• _EXCERPT TO READ_:

----------

Climate Impacts Research Centre (CIRC) is a research institute based at the Department of ecology and environmental science (EMG) at Umeå University, Sweden, but primarily operative at Abisko Scientific Research Station which is run by the Swedish Polar Research Secretariat.

== Research ==
The CIRC research is focused on increasing the knowledge about Arctic and alpine climate ecosystems, for better understanding of climate related impacts on subarctic and arctic environments, both in terrestrial (land based) and aquatic ecosystems.

Within the field of arctic ecology CIRC researchers conduct projects about how the tree line is affected by climate change; how reindeers influence Fell vegetation, and the spread of fish species in lakes and watercourses – historically as well as in the light of recent climate change.

In biogeochemistry researchers study watercourses in northern areas, as well as effects of thawing permafrost in the tundra and other alpine environments, with regard to emissions of greenhouse gases to the atmosphere and export of carbon to coastal areas.

King Carl XVI Gustaf Professorship in Environmental Science 2017/18 was awarded to John Anderson, professor in physical geography and paleolimnology at Loughborough University in the United Kingdom, who will be visiting professor at CIRC these two years.

=== Major research projects ===
In 2016 CIRC was granted 37 million SEK over five years by the Knut and Alice Wallenberg Foundation for the project "Climate change induced regime shifts in northern lake ecosystems", with Jan Karlsson as principal investigator.

----------

• _ACTIVITY A_:
According to the excerpt on the Climate Impacts Research Centre, which foundation granted the centre 37 million SEK in 2016?
• _ACTIVITY B_:
Resume the excerpt on the Climate Impacts Research Centre, writing on from its final sentence.

----------

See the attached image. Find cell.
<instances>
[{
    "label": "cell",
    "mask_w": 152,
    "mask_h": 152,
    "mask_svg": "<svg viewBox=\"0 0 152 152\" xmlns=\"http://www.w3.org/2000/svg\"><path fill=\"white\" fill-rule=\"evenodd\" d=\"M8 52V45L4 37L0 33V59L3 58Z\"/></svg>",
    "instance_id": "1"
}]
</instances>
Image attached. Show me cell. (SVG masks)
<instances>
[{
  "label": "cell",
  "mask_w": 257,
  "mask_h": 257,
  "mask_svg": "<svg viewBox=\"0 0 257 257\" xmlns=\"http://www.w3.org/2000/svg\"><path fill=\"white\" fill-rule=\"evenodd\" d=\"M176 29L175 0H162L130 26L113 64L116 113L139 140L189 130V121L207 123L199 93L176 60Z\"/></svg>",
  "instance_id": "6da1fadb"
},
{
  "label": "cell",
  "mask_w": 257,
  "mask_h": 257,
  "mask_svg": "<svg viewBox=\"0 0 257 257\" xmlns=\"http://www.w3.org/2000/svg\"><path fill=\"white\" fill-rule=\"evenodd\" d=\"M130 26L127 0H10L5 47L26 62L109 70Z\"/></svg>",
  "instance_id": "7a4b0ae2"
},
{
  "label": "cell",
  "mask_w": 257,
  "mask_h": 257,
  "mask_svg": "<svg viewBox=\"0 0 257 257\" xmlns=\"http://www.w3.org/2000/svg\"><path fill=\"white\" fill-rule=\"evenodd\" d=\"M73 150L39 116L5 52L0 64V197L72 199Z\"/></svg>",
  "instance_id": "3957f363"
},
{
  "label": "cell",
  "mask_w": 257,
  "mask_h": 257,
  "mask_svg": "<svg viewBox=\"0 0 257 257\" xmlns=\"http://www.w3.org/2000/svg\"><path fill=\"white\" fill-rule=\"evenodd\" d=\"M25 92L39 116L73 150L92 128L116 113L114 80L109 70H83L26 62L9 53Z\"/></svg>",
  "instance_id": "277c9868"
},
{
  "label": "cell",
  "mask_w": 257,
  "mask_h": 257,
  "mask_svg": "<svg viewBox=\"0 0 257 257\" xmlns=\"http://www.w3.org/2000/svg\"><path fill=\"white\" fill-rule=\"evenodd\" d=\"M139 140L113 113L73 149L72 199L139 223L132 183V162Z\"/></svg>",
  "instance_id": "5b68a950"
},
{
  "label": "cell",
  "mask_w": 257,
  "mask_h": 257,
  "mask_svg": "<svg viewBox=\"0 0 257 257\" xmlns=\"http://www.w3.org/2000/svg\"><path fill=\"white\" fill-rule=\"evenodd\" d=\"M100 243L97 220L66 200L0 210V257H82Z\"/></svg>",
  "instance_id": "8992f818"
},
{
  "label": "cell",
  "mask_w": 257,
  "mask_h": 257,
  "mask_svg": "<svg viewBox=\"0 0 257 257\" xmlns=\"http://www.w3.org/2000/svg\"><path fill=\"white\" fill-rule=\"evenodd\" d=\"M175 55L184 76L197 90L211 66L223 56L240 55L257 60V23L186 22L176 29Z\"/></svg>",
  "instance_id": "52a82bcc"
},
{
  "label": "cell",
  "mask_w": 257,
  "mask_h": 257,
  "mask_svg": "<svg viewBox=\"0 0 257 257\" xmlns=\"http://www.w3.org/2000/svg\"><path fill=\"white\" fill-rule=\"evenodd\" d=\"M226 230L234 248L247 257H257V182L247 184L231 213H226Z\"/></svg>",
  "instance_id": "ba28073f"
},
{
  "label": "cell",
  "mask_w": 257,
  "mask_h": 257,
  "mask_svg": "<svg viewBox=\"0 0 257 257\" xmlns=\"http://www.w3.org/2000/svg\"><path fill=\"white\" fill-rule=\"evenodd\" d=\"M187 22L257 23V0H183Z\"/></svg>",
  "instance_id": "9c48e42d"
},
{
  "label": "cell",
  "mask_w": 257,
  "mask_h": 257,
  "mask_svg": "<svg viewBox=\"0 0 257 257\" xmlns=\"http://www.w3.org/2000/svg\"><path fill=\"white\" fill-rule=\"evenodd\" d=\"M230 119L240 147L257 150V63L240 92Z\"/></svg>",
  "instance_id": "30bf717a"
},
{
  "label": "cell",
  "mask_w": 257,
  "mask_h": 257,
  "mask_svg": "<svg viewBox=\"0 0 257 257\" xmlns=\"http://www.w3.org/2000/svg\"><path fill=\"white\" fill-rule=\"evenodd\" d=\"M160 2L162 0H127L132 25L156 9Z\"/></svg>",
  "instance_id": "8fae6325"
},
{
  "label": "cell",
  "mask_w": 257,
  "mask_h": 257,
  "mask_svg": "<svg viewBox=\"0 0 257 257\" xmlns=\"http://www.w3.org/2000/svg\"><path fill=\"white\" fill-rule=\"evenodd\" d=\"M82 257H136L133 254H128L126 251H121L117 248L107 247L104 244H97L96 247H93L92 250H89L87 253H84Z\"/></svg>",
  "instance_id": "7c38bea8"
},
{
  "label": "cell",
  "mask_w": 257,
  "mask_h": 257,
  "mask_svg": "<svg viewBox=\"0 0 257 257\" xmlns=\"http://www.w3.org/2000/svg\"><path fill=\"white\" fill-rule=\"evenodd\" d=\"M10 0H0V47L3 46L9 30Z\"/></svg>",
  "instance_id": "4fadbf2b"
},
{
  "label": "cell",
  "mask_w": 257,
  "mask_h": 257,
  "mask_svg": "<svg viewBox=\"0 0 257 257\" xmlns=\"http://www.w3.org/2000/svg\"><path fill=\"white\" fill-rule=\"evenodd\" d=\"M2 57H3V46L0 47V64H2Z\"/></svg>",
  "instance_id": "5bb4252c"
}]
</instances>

----------

• _WRITTEN ANSWER A_:
The Knut and Alice Wallenberg Foundation.

• _WRITTEN ANSWER B_:
=== Wallenberg Academy Fellows ===
As of 2017 three young researchers at CIRC are also appointed Wallenberg Academy Fellows – a career programme, initiated by the Knut and Alice Wallenberg Foundation in close collaboration with five royal academies and sixteen universities in Sweden, that provides long-term funding for the most promising young researchers of all disciplines to develop their projects.
- Ellen Dorrepaal (2012)
- Jonatan Klaminder (2013)
- David Seekell (2015)

Research Sites

The Climate Impacts Research Centre and collaborators maintain several long-term research study sites in the Arctic. These range from sites along mountains, in permafrost regions and in mires. The Stordalen research site, established in the 1970s, is a research site based on the Stordalen network of permafrost thaw ponds and mires in the discontinuous permafrost zone. Nuolja is a mountain which overlooks Abisko and Lake Tornetrask, and features an ecological altitudinal transect extending from the summit to the base, first established by Thore C. E. Fries, Swedish botanist (1886-1930).

== Education ==
Since 2002 CIRC also gives education, like courses in Arctic ecology, Arctic geoecology and Fell ecology, and a postgraduate program. CIRC is also connected to the international cooperative network University of the Arctic.

== History ==
CIRC was founded in 1996 and now (2017) employs some 50 researchers; professors, assistant professors, post docs, doctoral students and visiting professors. Most CIRC researchers are also affiliated to Arcum, Arctic Research Centre at Umeå University.

CIRC's first science director was Reiner Giesler, professor in terrestrial ecology, who in 2015 was followed by Jan Karlsson, professor in physical geography with a specialization in aquatic biogeochemistry.